Continue the forum post arguing flat versus deeply nested expressions from the point where it stops.

▸ EXCERPTED PASSAGE
------------------------------------

Flat-schmat! [was Re: Python syntax in Lisp and Scheme]

Sun Oct 5 15:56:13 EDT 2003

Kenny Tilton
> Not?:
>
> (defun quadratic (a b c)
>    (let ((rad (sqrt (- (* b b) (* 4 a c)))))
>      (mapcar (lambda (plus-or-minus)
>                (/ (funcall plus-or-minus (- b) rad) (+ a a)))
>        '(+ -))))
>
> :)

Indeed no, I don't suspect most people write it this way.

Also, as Robin Becker pointed out in this branch, the above
equation fails numerically for several cases, when intermediate
terms are too large for floats or when there's a b*b is very
much greater than 4*a*c.

> Well it was a bad example because it does require two similar
> calculations which can be done /faster/ by pre-computing shared
> components.

It was a bad example because it can have two return values.

> But then the flattening is about performance

That's not relevant.  That's why I said "possibly."

> and the subject is whether deeply nested forms are in fact
> simpler than flattened sequences where the algorithm
> itself would be drawn as a tree.

You said your enlightenment came from analogy to
math, where writing everything as one expression is
better than writing things in different parts.  I objected,
saying that math also uses ways to remove deep
hierarchies, including ways to flatten those equations.

It is not changing the subject.  It is a rebuttal to one of
your justifications and an attempt at doing a comparison
with other fields, to bring in my view that there is a
balance between flat and deep, and the choice of
where the different tradeoffs are made is the essense
of the Zen of Python ... or of any other field of endevour.

> No! Those are like subroutines; they do not flatten, they create call
> trees, hiding and encapsulating the details of subcomputations.

But didn't I do that when I said "root = sqrt(b*b-4*a*c)"?
Why isn't that "like [a] subroutine"?

> When any local computation gets too long, there is
> probably a subroutine to be carved out, or at least I can take 10 lines
> and give it a nice readable name so I can avoid confronting too much
> detail at any one time.

There's also common subexpressions like my 'root' which
aren't appropriate to compute as a function; that is, it's only
used twice and writing discriminate(a, b, c) is too much hiding
given what it does.  But it is one where it may make sense to
use a temporary variable because it makes the expression more
readable .. at least by those who prefer reading flatter equations
than you do.  Again, it's that balance thing.

I must agree that the examples weren't the best I could do.
The problem is that books have built up the nomenclature
during the preceeding pages, so don't do the "let X be ..."
that you would see elsewhere.  The people who do that
the most that I've seen are the fluid dynamics modellers,
so let me quote from a not atypical example I dug up

http://citeseer.nj.nec.com/cache/papers/cs/8949/http:zSzzSzcronos.rutgers.ed
uzSz~knightzSzpaperszSzaiaa96-0040.pdf/computation-of-d-asymmetric.pdf

===============================
   Nomenclature

M_infinity     Mach Number
M_t            Turbulent Mach Number
Re_delta       Reynolds Number, Based on
                 Incoming Boundary Layer Thickness
delta_infinity Incoming Boundary Layer Thickness
delta^*        Boundary Layer Displacement Thickness
   ...
The Reynolds-average equations for conservation of mass,
momentum and energy are,
         __            __  ~
  del_t  rho   + del_k rho u_k = 0
      __  ~            __  ~     ~
del_t rho u_i  + del_k rho u_i * u_k =
            _                 ,,  ''   ___
    - del_i p  + del_k (-rho u_i u_k + tau_{ik})

 ...

------------------------------------

▸ PROVIDED MATERIAL
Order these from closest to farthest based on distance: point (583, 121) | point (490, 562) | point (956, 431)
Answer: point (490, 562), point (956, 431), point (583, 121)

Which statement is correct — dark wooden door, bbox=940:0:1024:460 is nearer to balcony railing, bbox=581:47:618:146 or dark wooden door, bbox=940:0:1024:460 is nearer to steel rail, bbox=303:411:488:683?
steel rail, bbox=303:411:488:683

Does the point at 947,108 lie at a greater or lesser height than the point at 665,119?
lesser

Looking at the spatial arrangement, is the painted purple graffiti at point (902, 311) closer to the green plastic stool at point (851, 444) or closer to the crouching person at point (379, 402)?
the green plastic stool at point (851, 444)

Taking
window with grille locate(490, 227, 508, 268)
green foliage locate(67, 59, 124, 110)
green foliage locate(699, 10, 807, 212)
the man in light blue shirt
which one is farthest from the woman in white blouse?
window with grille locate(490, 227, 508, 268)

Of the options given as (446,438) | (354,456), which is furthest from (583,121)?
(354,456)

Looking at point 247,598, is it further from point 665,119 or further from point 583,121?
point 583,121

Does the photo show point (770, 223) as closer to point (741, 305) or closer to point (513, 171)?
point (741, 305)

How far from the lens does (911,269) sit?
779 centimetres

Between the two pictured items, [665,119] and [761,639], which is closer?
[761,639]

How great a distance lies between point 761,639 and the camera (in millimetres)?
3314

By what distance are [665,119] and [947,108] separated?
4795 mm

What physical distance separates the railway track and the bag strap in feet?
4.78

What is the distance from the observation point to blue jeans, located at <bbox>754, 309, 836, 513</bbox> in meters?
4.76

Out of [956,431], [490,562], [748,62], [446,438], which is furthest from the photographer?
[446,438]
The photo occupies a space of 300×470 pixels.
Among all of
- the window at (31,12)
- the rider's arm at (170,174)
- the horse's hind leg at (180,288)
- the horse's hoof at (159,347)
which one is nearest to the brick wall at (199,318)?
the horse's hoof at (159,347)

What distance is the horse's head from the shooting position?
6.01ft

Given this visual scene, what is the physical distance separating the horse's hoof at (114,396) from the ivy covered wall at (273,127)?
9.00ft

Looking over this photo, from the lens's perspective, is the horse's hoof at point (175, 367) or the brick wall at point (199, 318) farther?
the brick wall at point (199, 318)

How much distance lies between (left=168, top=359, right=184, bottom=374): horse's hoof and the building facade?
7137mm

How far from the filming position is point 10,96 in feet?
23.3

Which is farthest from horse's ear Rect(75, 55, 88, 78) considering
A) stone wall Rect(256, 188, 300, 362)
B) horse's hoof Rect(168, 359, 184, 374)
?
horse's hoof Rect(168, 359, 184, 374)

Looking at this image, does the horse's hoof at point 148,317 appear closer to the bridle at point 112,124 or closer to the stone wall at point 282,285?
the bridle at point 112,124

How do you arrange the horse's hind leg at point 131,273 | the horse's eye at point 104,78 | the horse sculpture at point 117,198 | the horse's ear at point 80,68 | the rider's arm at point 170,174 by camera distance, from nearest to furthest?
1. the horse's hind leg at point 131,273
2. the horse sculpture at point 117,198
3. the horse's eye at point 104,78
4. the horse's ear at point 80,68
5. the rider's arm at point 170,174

------------------------------------

▸ RESPONSE TO THIS EXERCISE
where del_t = del/del t, del_k = del / del x_k and the
Einstein summantion convention is employed.  The overbar
denotes a conventional Reynolds average, while
the overtilde is used to denote the Favre mass
average.  A double superscript '' represents
flucuations with respect to the Favre average, while
a single superscript ' stands for fluctuations
respect to the Reynolds average.
                        ___                       ~
In the above equations, rho  is the mean density, u_i
                              _
is the mass-averaged velocty, p is the mean pressure
    _
and e is the mass-averaged total enery per unit mass.
The following relations are employed to evaluate
_     _
p and e:
         _   ___   _
         p = rho R T
     _     _      ~ ~
     e = c_v T + (1/2) u_i u_i + k

where k is the mass-averaged turbulence kinetic
energy
                 _____________
   ___                  ,,  ,,
   rho k = (1/2) rho u_i u_i

===============================

All those terms, definitions, and relationships are
needed to understand the equations.  Some of these are
external variables, others are simple substitutions
      _          ___   _
(like p which is rho R T ) and some require multiple
                    _
substitutions, like e, which uses k, which is based
on another function).

This could all be written as one set of expressions,
                                         _     _
without any of the substituted variables p and e,
but it wouldn't be done because that makes the structure
of the equation less obvious and overly verbose.

> But I don't throw away the structure of the
> problem to get to simplicity.

Who said anything about throwing it away?  Again,
you interpreted things in an extreme view never
advocated by anyone here, much less me.

The questions are, when does the structure get too
complicated and what substructures are present which
can be used to simplify the overall structure without
losing understanding?  And how can it be presented so
that others can more easily understand what's going on?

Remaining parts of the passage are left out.